Internal documents reveal how ministers worked to keep sweeping pay equity changes secret until the last minute – a move designed to prevent a surge in claims and protect the Government balance sheet.
In emails and briefings, the ministers and theirstaff acknowledged their plans would bypass public scrutiny, extinguish existing claims and potentially breach people’s rights.
They pushed on anyway, guarding the release of information so the news would not leak out before the bill was introduced in May this year.
The announcement was sudden and the bill passed under urgency.
It halted existing claims and raised the threshold for proving work had been historically undervalued to support a claim. Claims then had to start again under the new threshold.
The bill halted existing claims and raised the threshold for proving undervalued work. Photo / Jason Dorday
It was revealed in the Budget that the savings from tightening the regime amounted to about $12.8 billion over the next four years.
The documents, released to RNZ under the Official Information Act, revealed ministerial meetings, including one involving the Prime Minister, were carefully managed, with instructions to withhold their proactive diary release under confidentiality provisions.

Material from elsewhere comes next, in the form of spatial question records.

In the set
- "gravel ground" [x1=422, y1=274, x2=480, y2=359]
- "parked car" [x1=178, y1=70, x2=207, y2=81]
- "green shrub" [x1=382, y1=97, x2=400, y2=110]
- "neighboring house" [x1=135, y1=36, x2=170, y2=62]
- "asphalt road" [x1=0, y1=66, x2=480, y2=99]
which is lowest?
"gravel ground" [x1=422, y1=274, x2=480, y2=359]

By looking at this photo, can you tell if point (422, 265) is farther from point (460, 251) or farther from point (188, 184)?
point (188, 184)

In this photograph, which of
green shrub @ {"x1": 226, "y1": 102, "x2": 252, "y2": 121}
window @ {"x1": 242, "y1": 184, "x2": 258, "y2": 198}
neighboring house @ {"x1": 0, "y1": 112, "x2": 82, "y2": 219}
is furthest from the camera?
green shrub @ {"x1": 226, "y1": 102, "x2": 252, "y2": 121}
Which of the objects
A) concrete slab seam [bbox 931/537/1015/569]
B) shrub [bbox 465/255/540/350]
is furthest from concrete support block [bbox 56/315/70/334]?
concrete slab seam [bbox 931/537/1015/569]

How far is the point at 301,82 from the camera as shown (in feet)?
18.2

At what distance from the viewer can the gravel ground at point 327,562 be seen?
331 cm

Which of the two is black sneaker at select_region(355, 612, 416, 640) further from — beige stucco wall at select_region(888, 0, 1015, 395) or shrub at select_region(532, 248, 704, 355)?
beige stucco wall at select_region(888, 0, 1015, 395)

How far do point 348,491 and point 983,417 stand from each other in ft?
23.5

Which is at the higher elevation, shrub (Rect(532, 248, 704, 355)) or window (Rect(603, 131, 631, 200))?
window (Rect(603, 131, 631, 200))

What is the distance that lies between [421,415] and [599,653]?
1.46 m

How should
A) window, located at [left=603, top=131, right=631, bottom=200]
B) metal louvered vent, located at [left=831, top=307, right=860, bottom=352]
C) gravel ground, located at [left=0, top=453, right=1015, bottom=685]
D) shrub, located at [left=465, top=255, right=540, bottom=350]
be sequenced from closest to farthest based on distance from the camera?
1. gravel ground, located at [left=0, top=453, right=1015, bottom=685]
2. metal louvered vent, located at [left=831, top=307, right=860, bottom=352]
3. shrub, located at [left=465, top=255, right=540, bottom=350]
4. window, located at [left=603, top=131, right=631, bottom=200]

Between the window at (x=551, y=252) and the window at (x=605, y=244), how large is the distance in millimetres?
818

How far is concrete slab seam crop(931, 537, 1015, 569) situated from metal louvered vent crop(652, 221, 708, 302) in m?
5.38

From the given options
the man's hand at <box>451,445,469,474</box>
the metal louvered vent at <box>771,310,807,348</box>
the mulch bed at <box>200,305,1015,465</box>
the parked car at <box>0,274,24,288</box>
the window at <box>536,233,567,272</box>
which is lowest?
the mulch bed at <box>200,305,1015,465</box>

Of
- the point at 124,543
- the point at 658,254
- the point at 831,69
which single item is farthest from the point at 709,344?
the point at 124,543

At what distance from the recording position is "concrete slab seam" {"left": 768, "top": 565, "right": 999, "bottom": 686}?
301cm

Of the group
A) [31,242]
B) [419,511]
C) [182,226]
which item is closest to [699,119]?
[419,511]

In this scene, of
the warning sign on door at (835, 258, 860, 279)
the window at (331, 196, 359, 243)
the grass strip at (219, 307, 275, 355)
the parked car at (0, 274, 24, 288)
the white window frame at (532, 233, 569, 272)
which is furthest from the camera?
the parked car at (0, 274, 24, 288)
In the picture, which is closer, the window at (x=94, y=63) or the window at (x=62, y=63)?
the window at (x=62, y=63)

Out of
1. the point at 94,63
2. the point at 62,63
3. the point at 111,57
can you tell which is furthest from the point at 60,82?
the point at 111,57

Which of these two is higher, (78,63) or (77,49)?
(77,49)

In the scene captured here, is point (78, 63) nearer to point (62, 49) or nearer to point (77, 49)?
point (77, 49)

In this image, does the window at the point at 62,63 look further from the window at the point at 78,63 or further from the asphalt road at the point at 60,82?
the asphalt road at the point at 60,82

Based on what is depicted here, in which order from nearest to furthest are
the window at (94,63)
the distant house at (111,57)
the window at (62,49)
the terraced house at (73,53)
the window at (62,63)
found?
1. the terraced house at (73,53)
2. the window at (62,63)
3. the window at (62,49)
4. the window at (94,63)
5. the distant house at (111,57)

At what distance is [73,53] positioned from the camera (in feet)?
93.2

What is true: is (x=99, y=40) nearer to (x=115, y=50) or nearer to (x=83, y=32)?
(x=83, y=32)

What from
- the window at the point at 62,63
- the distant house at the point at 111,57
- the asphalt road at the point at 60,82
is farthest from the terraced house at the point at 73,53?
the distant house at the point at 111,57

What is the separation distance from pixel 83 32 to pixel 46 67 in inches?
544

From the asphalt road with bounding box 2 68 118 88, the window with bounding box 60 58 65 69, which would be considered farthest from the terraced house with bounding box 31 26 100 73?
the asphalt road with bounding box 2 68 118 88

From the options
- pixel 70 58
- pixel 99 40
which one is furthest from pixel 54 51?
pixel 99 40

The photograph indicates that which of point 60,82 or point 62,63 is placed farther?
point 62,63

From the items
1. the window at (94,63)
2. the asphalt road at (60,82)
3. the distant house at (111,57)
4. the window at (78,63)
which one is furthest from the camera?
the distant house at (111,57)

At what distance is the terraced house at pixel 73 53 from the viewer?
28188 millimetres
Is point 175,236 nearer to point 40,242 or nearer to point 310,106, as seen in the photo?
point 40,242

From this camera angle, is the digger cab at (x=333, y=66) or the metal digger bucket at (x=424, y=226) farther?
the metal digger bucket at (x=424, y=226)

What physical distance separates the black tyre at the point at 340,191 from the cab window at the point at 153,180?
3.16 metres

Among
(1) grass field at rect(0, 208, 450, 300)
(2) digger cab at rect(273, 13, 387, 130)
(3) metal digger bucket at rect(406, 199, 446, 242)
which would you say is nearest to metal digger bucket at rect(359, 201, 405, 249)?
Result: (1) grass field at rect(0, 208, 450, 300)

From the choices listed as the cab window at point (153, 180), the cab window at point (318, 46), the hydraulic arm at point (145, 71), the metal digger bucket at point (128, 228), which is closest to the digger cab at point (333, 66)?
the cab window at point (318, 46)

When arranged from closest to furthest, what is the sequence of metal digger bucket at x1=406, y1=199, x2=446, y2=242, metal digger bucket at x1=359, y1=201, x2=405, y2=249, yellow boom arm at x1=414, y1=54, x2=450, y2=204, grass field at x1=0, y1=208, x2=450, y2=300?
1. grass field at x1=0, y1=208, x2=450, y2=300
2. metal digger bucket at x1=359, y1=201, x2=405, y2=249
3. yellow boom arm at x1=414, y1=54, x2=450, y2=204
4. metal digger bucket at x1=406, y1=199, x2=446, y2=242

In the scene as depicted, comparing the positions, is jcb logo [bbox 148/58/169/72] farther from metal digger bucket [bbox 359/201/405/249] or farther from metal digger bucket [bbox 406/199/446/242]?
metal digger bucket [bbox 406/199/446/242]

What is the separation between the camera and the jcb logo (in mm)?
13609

One email from Workplace Relations and Safety Minister Brooke van Velden’s office instructed officials to manually remove digital access to cabinet papers, warning that leaving the default settings in place “will give access to ministers but also SPSs [senior private secretaries] and some ministerial advisers. So you might want to remove that and we can add individual named ministers instead”.
Workplace Relations and Safety Minister Brooke van Velden's office kept details of pay equity changes under tight wraps. Photo / Mark Mitchell
Another memo described how hard copies were hand-delivered to ministers’ offices to avoid creating digital trails.
“If you really need a soft copy, I can email it through,” wrote an official from the office of van Velden.
“For context, I swear I’m not being weirdly difficult – this was the method of distribution that has been advised.”
The strategy was internally referred to as “Project Ten”. A comprehensive communications pack was prepared in advance, to be released only after the bill had been introduced and passed.
“We recommend that any announcements or statements about the proposed amendments must be made after the introduction of the bill,” one paper said.
“This is because there is a risk of a large increase in the number of claims being raised if information about the proposed changes is made public beforehand.”
That advice was followed.
The legislation stopped 33 active claims overnight, some of which had been under way for years, and implemented a stricter legal test for future ones.
Officials stressed the need for the law to be passed in time for Budget 2025, reinforcing the cost-cutting motive.
But, they acknowledged the truncated timeline meant there was no opportunity for public submissions on the bill, a process later criticised as “particularly unusual and draconian”.
Officials also conceded limited testing and analysis of the policy proposals because of the short timeframe, and raised concerns about unintended consequences arising once the bill has been passed.
Despite the rushed process, the internal discussions reveal the Government was aware of the contentious nature of the changes.
Officials noted the proposed transitional arrangements, which “retrospectively remove and alter people’s rights”, were “most likely to be contentious” and “may engage the Human Rights Act and Bill of Rights Act”.